By: Shae Mayan
Although going “under the sea” is a peaceful endeavor, it takes a great amount of strength and requires your body to use muscles that you may not normally use on a day-to-day basis.
An example of this is using your legs and core to kick and stabilize, either to swim towards that beautiful turtle or to (hopefully not) try to escape a tiger shark while it is feasting. Research has shown that you can burn between 400-700 calories per HOUR while scuba diving, so it is important to be prepared, fit and ready to take on that tiger shark! In this blog post, we will discuss some exercises that you can do to strengthen these muscles. We'll also provide a few tips on how to incorporate these exercises into your workout routine.
What is the Posterior Chain?
The posterior chain are the muscles that make up the back side of the body such as the glutes, hamstrings, and lower back. If you are looking to improve your scuba diving skills, one of the best things you can do is focus on strengthening this muscle group. It will help stabilize your body while diving and help you stay safe underwater.
Scuba diving gear is anywhere from 40-60 pounds, with your back carrying most of that weight (no pun intended). If you have a weak back or core, you will be more prone to injury while putting your gear on and getting in or out of the water.
How is the Core Involved in Diving?
The abdominals (core) are involved with balance, stability, and overall movement of the body. Swimming with O2 bottles, a weight belt, and other scuba gear involves the core with each stroke and kick. Although dive gear becomes weightless underwater, it still challenges the body with stabilization.

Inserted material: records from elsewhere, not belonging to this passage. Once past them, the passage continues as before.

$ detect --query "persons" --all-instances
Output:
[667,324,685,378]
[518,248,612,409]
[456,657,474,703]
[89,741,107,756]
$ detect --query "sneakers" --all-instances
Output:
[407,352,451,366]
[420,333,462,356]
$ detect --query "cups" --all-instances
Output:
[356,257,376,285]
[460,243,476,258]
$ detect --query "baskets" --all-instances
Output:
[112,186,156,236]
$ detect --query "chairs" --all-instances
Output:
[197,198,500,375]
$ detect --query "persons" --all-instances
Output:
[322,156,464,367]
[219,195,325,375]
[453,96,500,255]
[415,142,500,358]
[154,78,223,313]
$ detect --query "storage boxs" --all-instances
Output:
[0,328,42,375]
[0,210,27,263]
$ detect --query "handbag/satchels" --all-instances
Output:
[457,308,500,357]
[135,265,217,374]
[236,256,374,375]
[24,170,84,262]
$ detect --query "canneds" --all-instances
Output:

In summary, posterior chain and core exercises are important for scuba diving because they help to:
- Improve posture and alignment
- Reduce the risk of low back pain
- Increase strength and power
- Improve balance and coordination
- Increase endurance
Exercises to Strengthen the Posterior Chain
Some exercises to incorporate into your workouts include:
- Squats
- Wall Sits
- Romanian Deadlifts
- Glute Bridges
- Superman’s
It is suggested to start with 3 sets of 10 each, 3-4 days per week. Once you gain strength and that becomes easy, add some free weights or machines into the mix!
Exercises to Strengthen the Core
- Planks
- Bird Dogs
- Dead Bugs
- Shoulder Taps
- Flutter Kicks
Start with 3 sets of 30-45 seconds of each exercise. Be sure to engage the core and use good form. Once that starts to become easier, increase the time and try to work up to at least 1-2 minutes of each exercise.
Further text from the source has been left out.